Tax planning is an important step in finalizing a divorce agreement. Here are some issues divorcing couples may want to consider.
What’s in a Name?
Alimony and child support both involve one spouse making payments to the other, but that’s where the similarity ends. Alimony payments are tax deductible to the payer and taxable to the recipient. Child support is not deductible and can be received tax free.
Dependent — or Not?
Generally, the custodial parent claims the dependency exemption, although couples can make other arrangements. Parents with more than one child may decide to split the exemptions between them. Parents might also decide to alternate claiming the exemption.
Who Gets the Credit?
The parent who claims the child as a dependent typically is entitled to claim tax credits such as the child tax credit and the credit for higher education expenses.
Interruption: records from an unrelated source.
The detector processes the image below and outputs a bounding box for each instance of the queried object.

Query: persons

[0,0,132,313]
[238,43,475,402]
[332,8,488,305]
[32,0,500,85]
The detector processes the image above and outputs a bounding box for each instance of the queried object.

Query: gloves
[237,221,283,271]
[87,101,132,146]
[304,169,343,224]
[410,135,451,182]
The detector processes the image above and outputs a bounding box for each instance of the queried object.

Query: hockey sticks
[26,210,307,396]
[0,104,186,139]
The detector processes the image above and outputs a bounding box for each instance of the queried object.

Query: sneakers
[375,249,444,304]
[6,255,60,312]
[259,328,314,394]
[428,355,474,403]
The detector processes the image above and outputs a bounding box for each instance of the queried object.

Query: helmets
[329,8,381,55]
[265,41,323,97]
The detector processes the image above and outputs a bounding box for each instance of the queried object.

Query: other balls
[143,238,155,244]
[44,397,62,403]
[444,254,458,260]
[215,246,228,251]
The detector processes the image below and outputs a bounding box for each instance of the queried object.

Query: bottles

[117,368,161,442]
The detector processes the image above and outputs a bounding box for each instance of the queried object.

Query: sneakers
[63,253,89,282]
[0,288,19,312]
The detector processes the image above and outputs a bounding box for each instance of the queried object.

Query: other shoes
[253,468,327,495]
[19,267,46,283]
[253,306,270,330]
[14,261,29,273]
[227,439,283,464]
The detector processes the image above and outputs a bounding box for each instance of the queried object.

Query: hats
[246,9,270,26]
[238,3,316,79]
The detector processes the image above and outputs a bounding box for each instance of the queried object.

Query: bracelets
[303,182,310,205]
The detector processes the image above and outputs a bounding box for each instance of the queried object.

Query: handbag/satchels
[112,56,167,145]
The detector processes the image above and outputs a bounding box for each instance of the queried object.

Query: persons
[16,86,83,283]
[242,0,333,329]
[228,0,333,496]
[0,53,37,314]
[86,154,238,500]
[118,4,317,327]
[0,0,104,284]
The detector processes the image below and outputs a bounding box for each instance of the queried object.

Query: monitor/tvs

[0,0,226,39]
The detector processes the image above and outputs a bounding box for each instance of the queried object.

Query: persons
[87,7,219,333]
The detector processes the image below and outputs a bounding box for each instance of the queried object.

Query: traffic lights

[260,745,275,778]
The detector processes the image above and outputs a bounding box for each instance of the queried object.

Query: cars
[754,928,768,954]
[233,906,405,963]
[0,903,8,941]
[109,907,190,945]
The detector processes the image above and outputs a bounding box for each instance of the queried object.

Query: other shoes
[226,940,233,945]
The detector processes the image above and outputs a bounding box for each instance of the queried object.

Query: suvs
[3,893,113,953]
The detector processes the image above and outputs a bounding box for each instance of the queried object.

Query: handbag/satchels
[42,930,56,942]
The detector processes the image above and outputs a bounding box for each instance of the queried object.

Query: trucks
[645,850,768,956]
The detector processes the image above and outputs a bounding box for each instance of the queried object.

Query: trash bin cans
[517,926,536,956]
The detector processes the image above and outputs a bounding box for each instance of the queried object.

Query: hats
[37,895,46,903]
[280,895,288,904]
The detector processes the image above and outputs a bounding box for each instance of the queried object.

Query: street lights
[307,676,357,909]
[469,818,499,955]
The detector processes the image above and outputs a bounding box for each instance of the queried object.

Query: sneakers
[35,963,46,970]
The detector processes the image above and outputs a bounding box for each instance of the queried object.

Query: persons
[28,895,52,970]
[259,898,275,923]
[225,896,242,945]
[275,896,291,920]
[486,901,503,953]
However, a custodial parent paying work-related child care expenses can claim the child care tax credit even if the other parent claims the dependency exemption.
Assets To Transfer?
No taxes are owed on the transfer of assets between spouses. However, when dividing assets, it’s important to consider how taxes, such as capital gains, may come into play in the future.
How About Retirement Benefits?
Where retirement plan benefits have been made payable to a former spouse under a court-issued qualified domestic relations order (QDRO), subsequent distributions will be taxable to the former spouse.